Validation of ML are today coming from multiple and very reliable sources. In one study (Reference: Stanford ML Group https://stanfordmlgroup.github.io/projects/chexnet/), a 121-layer CNN was trained to detect pneumonia better than four radiologists. Similarly, in multiple other studies by the National Institute of Health and other organizations, trials around early detection of cancerous pulmonary nodules for lung cancer detection using a DNN model achieved better accuracy than multiple radiologists’ diagnosis.
Though adoption in digital pathology is slower, multiple algorithm-based detections applied in a study of breast cancer compared well, and sometimes fared better than the prognosis from several pathologists. Similarly, RNN/LSTM based approaches on genome annotation predicted better results on whether single nucleotide variants are potentially pathogenic.
Many procedures within radiology, pathology, dermatology, vascular diagnostic and ophthalmology could be on large image sizes, sometimes 5 Megapixels or larger, requiring complex image processing. Also, the ML workflow can be computing and memory intensive.

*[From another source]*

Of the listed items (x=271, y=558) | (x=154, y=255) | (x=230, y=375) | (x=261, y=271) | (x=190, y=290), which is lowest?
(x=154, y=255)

The predominant computation is linear algebra and demands many computations and a multitude of parameters.
This results in billions of multiply-accumulate (MAC) operations, hundreds of Megabytes of parameter data and requires a multitude of operators and a highly-distributed memory subsystem. So, performing accurate image inferences efficiently for tissue detection or classification using traditional computational methods on PCs and GPUs are inefficient, and healthcare companies are looking for alternate techniques to address this problem.
Improved efficiency with ACAP devices
Xilinx technology offers a heterogenous and a highly distributed architecture to solve this problem for healthcare companies. Xilinx Versal™ Adaptive Compute Acceleration Platform (ACAP) family of System-on-Chips (SoCs) with its adaptable Field Programmable Gate Arrays (FPGAs), integrated digital signal processors (DSPs), integrated accelerators for deep learning, SIMD VLIW engines with a highly distributed local memory architecture and multi-processor systems are known for their ability to perform massively parallel signal processing of high-speed data in close to real-time.

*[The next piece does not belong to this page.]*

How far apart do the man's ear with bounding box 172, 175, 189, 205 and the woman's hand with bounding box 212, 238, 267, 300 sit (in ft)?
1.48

Additionally, Versal ACAP has multi-terabit-per-second Network on Chip (NoC) interconnect capability and an advanced AI Engine containing hundreds of tightly integrated VLIW SIMD processors. This means computing capacity can be moved beyond 100 Tera operations per second (TOPS).

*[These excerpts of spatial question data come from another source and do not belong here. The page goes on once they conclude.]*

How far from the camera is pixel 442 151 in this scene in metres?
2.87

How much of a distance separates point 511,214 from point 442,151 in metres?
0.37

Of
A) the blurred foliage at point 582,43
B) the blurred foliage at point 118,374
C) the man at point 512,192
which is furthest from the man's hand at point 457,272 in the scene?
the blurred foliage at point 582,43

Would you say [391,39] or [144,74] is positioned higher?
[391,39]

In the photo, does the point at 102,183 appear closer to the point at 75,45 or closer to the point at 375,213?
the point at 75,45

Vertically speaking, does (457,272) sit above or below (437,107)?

These device capabilities dramatically improve the efficiency of how complex healthcare ML algorithms are solved and help to significantly accelerate healthcare applications at the edge, all with less resources, cost and power. With Versal ACAP devices, support for recurrent networks could be inherent due to the simple nature of the architecture and its supporting libraries.
Xilinx has an innovative ecosystem for algorithm and application developers. Unified software platforms, such as Vitis™ for application development and Vitis AI™ for optimising and deploying accelerated ML inference, mean developers can use advanced devices – such as ACAPs - in their projects.
Healthcare and medical device workflows are undergoing major changes. In the future, medical workflows will be ‘Big Data’ enterprises with significantly higher requirements for computational needs, data privacy, security, patient safety and accuracy. Distributed, non-linear, parallel and heterogeneous computing platforms are key for solving and managing this complexity. Xilinx devices like Versal and the Vitis software platform are ideal for delivering the optimized AI architectures of the future.